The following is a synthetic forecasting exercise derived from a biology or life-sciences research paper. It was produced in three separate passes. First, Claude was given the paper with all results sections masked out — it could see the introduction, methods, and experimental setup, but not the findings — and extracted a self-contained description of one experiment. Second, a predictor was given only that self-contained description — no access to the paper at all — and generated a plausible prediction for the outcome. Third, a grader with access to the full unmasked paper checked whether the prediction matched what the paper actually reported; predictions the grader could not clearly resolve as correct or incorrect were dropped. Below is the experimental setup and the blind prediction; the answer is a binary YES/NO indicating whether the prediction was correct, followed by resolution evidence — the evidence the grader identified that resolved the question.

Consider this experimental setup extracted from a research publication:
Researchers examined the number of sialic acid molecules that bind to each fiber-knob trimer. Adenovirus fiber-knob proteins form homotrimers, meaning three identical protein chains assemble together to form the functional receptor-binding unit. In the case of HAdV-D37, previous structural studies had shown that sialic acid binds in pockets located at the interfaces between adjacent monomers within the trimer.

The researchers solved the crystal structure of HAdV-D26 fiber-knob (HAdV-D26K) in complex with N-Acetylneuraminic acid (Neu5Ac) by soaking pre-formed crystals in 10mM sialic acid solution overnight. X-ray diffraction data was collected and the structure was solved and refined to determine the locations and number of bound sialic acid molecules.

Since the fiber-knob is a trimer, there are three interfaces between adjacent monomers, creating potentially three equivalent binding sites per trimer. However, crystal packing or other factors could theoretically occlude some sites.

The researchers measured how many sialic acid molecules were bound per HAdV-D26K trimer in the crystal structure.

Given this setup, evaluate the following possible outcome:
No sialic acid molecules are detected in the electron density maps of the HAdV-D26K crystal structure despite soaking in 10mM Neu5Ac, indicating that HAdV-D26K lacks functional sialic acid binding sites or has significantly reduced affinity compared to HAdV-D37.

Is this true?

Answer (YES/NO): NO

● ● ●

** ACTIVITY **
Write out the data again in full. Match it exactly.

** SOLUTION **
The following is a synthetic forecasting exercise derived from a biology or life-sciences research paper. It was produced in three separate passes. First, Claude was given the paper with all results sections masked out — it could see the introduction, methods, and experimental setup, but not the findings — and extracted a self-contained description of one experiment. Second, a predictor was given only that self-contained description — no access to the paper at all — and generated a plausible prediction for the outcome. Third, a grader with access to the full unmasked paper checked whether the prediction matched what the paper actually reported; predictions the grader could not clearly resolve as correct or incorrect were dropped. Below is the experimental setup and the blind prediction; the answer is a binary YES/NO indicating whether the prediction was correct, followed by resolution evidence — the evidence the grader identified that resolved the question.

Consider this experimental setup extracted from a research publication:
Researchers examined the number of sialic acid molecules that bind to each fiber-knob trimer. Adenovirus fiber-knob proteins form homotrimers, meaning three identical protein chains assemble together to form the functional receptor-binding unit. In the case of HAdV-D37, previous structural studies had shown that sialic acid binds in pockets located at the interfaces between adjacent monomers within the trimer.

The researchers solved the crystal structure of HAdV-D26 fiber-knob (HAdV-D26K) in complex with N-Acetylneuraminic acid (Neu5Ac) by soaking pre-formed crystals in 10mM sialic acid solution overnight. X-ray diffraction data was collected and the structure was solved and refined to determine the locations and number of bound sialic acid molecules.

Since the fiber-knob is a trimer, there are three interfaces between adjacent monomers, creating potentially three equivalent binding sites per trimer. However, crystal packing or other factors could theoretically occlude some sites.

The researchers measured how many sialic acid molecules were bound per HAdV-D26K trimer in the crystal structure.

Given this setup, evaluate the following possible outcome:
No sialic acid molecules are detected in the electron density maps of the HAdV-D26K crystal structure despite soaking in 10mM Neu5Ac, indicating that HAdV-D26K lacks functional sialic acid binding sites or has significantly reduced affinity compared to HAdV-D37.

Is this true?

Answer (YES/NO): NO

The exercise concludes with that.